Она сделала шаг вперёд, и он инстинктивно попятился.
— Так вот, передай своему брату, что я выздоровела. А он может и дальше нянчиться с тобой, со своим тридцатилетним инфантильным ребёнком. Вы оба стоите друг друга. Один не может жить без того, чтобы не создавать проблемы, а второй — без того, чтобы их героически решать, чувствуя себя спасателем. Убирайся.
Она не смотрела на него. Её взгляд был направлен куда-то сквозь него, в пустоту коридора. Дмитрию показалось, что воздух вокруг него стал плотным и тяжёлым, что ему нечем дышать. Он ничего не ответил. Просто развернулся и, не глядя, пошёл к лифту, чувствуя на своей спине её ледяной, уничтожающий взгляд.
Дмитрий вернулся через час. Раздавленный, серый, с потухшим взглядом. Он не кричал и не жаловался. Он просто вошёл в квартиру, сел на диван и, глядя в стену, слово в слово, монотонно, как автомат, пересказал Андрею весь разговор. Каждое уничижительное определение, каждое ядовитое обвинение. Когда он закончил, в комнате повисла тяжёлая, густая пустота. Андрей чувствовал, как внутри него медленно закипает и поднимается к горлу тёмная, обжигающая ярость. Это была уже не обида на Катю. Это была ненависть.
Он не сказал брату ни слова. Просто встал, схватил с крючка свою куртку и вылетел из квартиры.
Лестничная площадка их этажа встретила его тремя уродливыми картонными монстрами, заклеенными широким коричневым скотчем. Его вещи. Его жизнь, упакованная и выставленная за дверь, как мусор. Он несколько секунд смотрел на них, потом сжал кулаки так, что ногти впились в ладони, и нажал на кнопку звонка. Долго, до упора, пока палец не заболел.
Дверь открыла Катя. Она не удивилась, увидев его. Словно ждала. Она молча отошла в сторону, пропуская его в прихожую. Он вошёл и остановился. Воздух в квартире стал другим. Чужим. Из неё исчез его запах, его присутствие. С комода в коридоре пропала его фотография в рамке. Квартира больше не была их общей территорией. Она уже принадлежала только ей.

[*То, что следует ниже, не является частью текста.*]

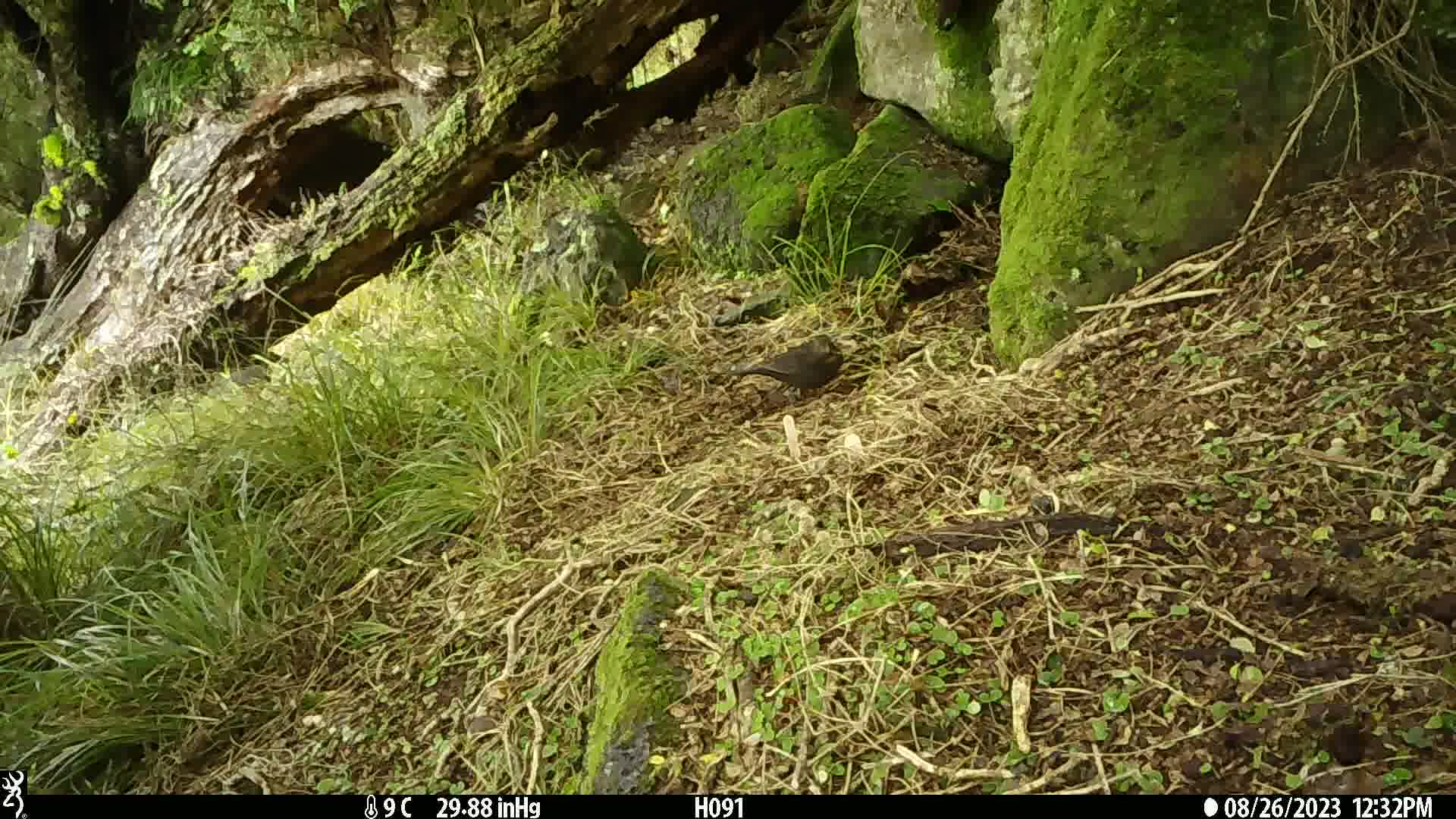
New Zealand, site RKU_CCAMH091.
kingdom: Animalia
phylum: Chordata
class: Aves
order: Passeriformes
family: Turdidae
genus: Turdus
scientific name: Turdus merula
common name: eurasian blackbird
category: blackbird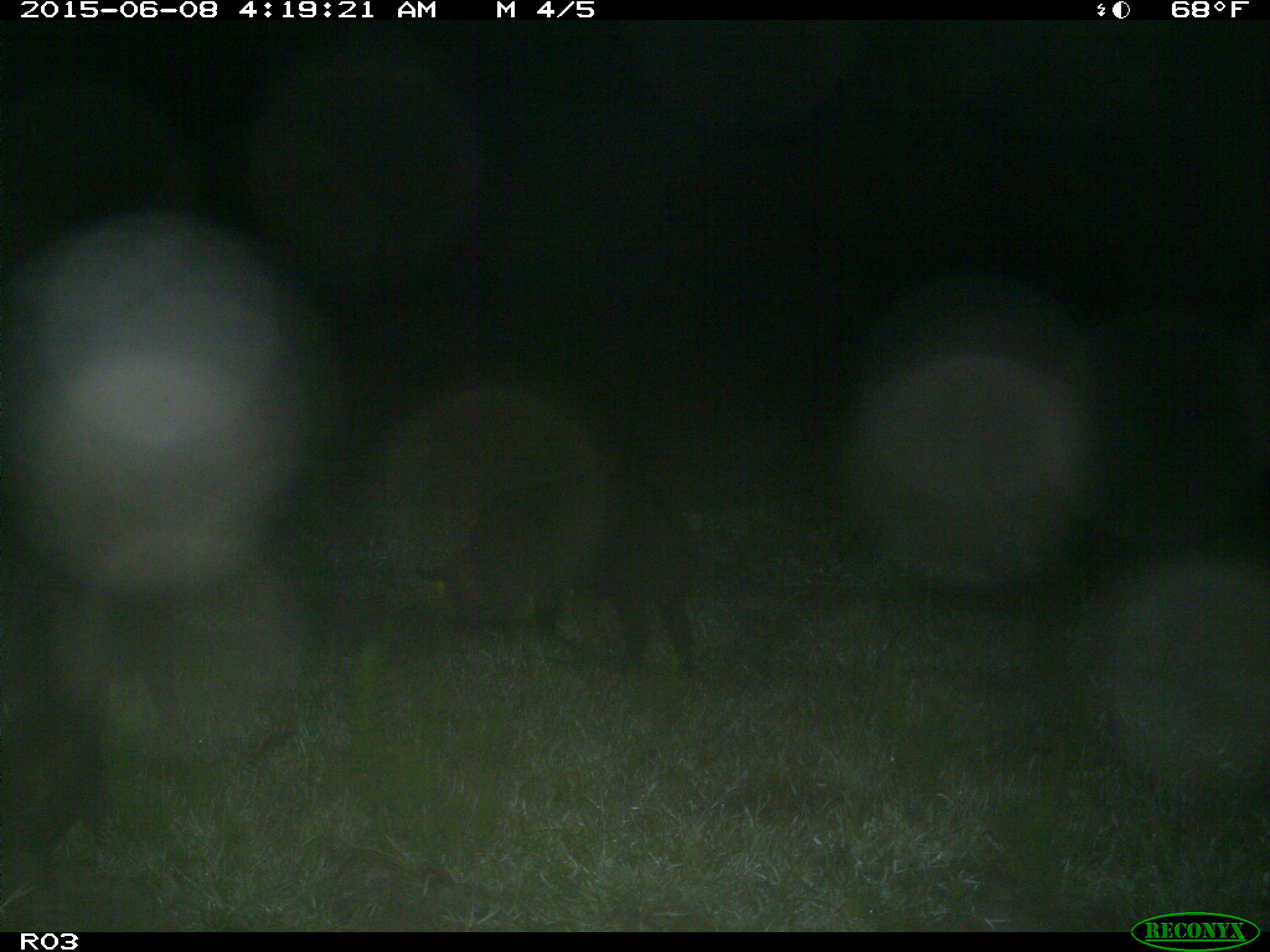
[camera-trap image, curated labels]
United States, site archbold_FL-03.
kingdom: Animalia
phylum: Chordata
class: Mammalia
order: Artiodactyla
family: Suidae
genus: Sus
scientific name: Sus scrofa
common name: wild boar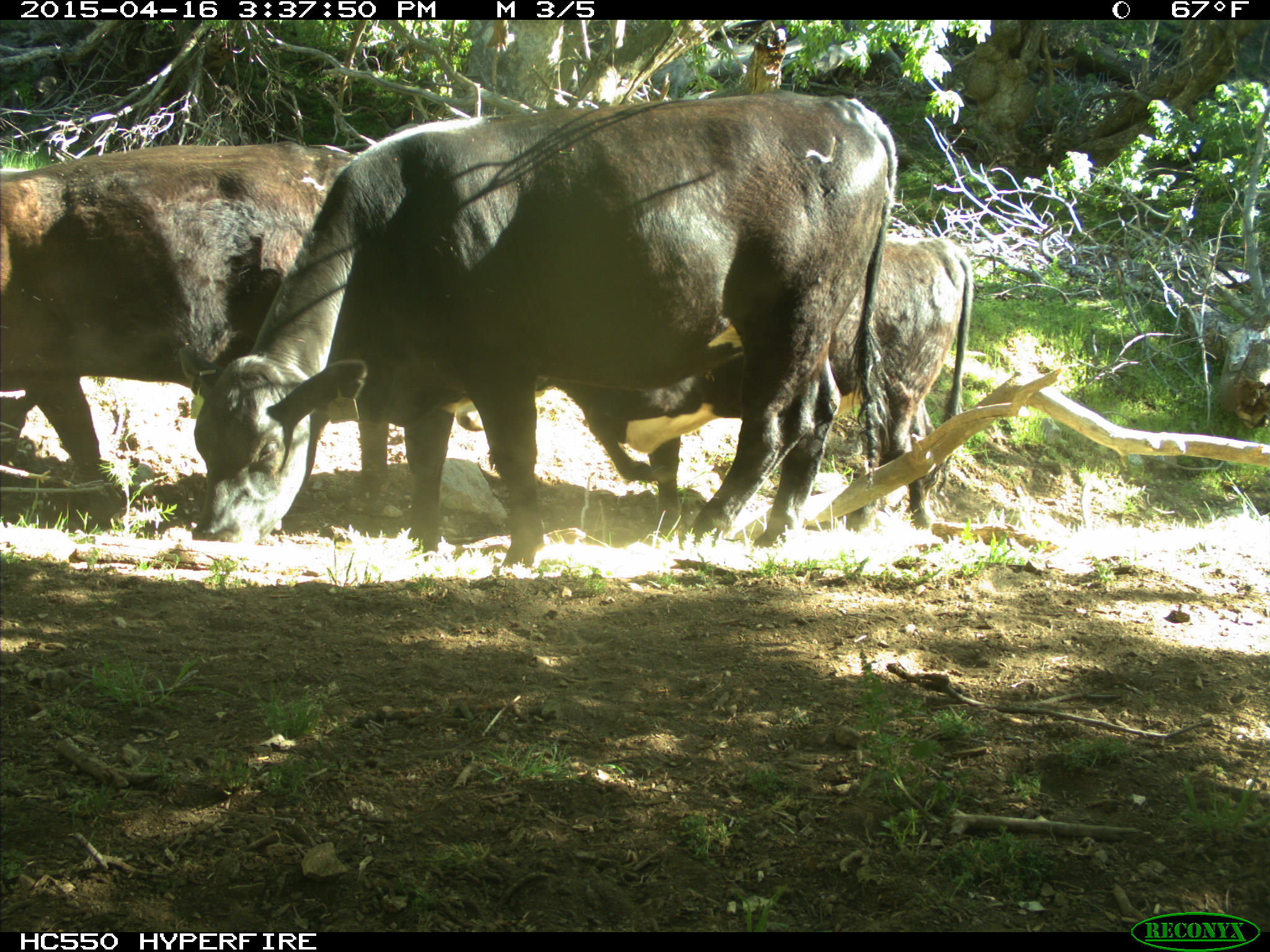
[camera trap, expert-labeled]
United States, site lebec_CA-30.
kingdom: Animalia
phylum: Chordata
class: Mammalia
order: Artiodactyla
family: Bovidae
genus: Bos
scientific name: Bos taurus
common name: domestic cow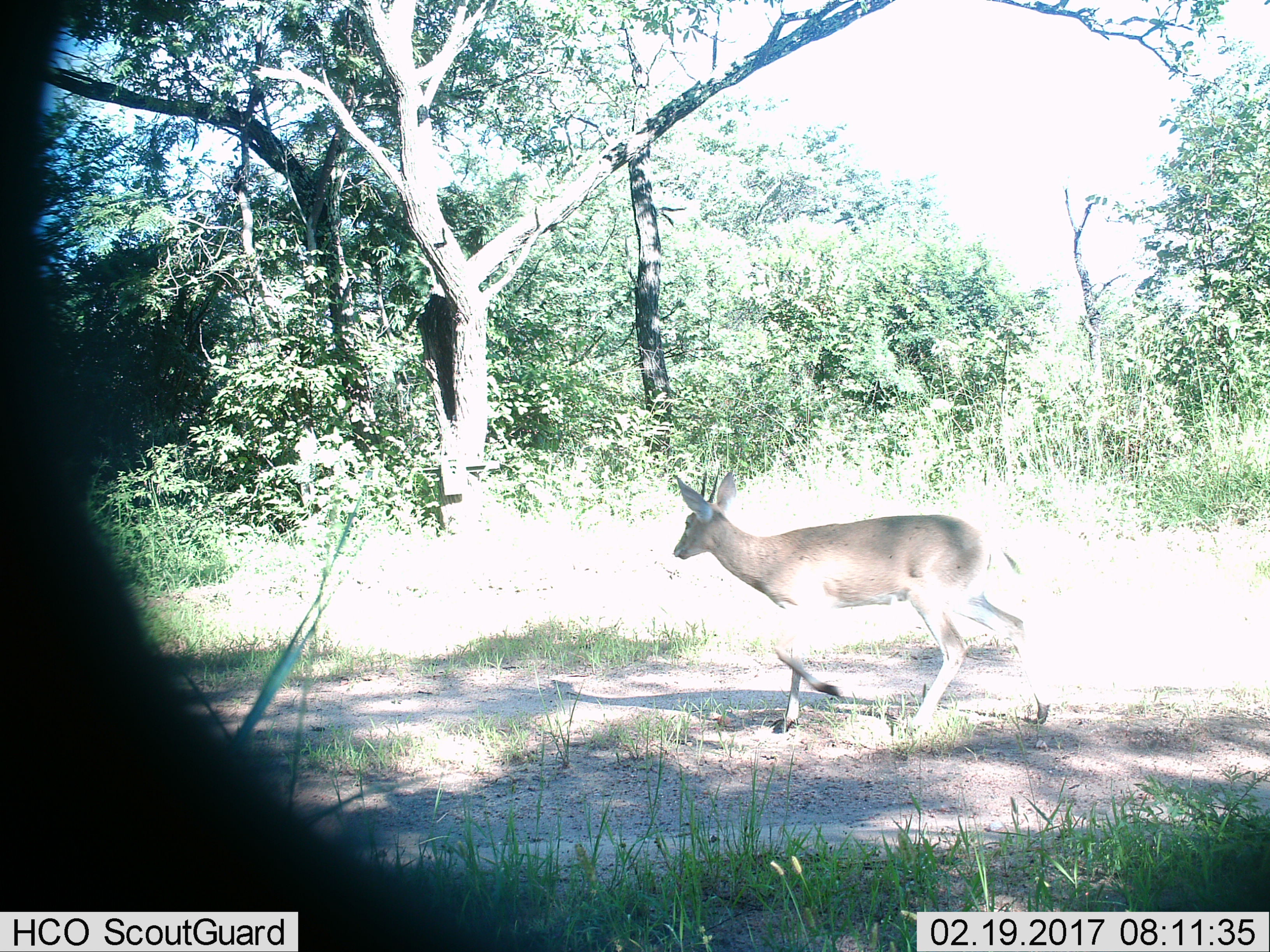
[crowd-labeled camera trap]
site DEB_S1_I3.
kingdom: Animalia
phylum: Chordata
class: Mammalia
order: Artiodactyla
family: Bovidae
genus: Sylvicapra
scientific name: Sylvicapra grimmia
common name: common duiker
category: duikercommongrey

— Ты кто такая, чтобы так с ним разговаривать? — начал он, не оборачиваясь. Его голос был низким и глухим от сдерживаемого гнева. — Кто дал тебе право унижать моего брата?
Катя спокойно закрыла входную дверь. Щелчок замка прозвучал оглушительно.
— Правду. Я дала себе право сказать ему правду, Андрей. То, что ты боишься сказать ему всю свою жизнь, потому что тебе нравится чувствовать себя его спасителем.
Она обошла его и встала напротив, в проёме гостиной. Скрестила руки на груди. Ни тени страха или сожаления в её глазах. Только холодное, спокойное презрение.
— Он пришёл сюда по твоей указке, чтобы давить мне на жалость. Чтобы я, как хорошая, понимающая жена, сглотнула и позвала тебя обратно. Но я не буду этого делать. Я устала от вашей игры. Один не может жить, не создавая хаос, а другой — не разгребая его, чтобы чувствовать себя нужным.
— Это моя семья! — рявкнул он, делая шаг к ней. — Он моя кровь! Я не мог его бросить в такой ситуации!
Она даже не моргнула. Её губы тронула лёгкая, жестокая усмешка. Она смотрела на него так, как смотрят на неразумное, упрямое животное. И именно тогда она произнесла это. Медленно, чётко, вкладывая в каждое слово всю тяжесть последних лет.
— Ну раз тебе твой брат и его семья дороже нашей семьи, то конечно, давай, собирайся и езжай решать его проблемы! Только сюда больше можешь не возвращаться, потому что ждать тебя я не буду!
Она не кричала. Она говорила это тихо, почти буднично, и от этого её слова звучали как приговор. Как констатация факта, который он сам же и утвердил своим уходом.
В этот момент вся его ярость схлынула, оставив после себя лишь выжженную, звенящую пустоту. Он посмотрел на неё, на эту чужую, холодную женщину, и не увидел ничего из того, что когда-то любил. В её глазах не было боли или обиды. Только глубочайшее, бескрайнее отвращение. И он понял, что чувствует то же самое. Не осталось ничего, что можно было бы спасти. Нечего было даже ненавидеть. Всё просто умерло.
Он молча развернулся, открыл дверь и вышел на площадку. Не глядя на неё, он подхватил первую коробку. Она была тяжелее, чем он думал. Он спустил её вниз, к лифту. Потом вернулся за второй. И за третьей. И за своей спортивной сумкой. Она стояла в дверях и молча наблюдала за ним, не предлагая помощи, не говоря ни слова. Когда он забрал последнее, он даже не посмотрел в её сторону. Просто нажал на кнопку вызова лифта и стал ждать, глядя на тускло светящиеся цифры над дверью…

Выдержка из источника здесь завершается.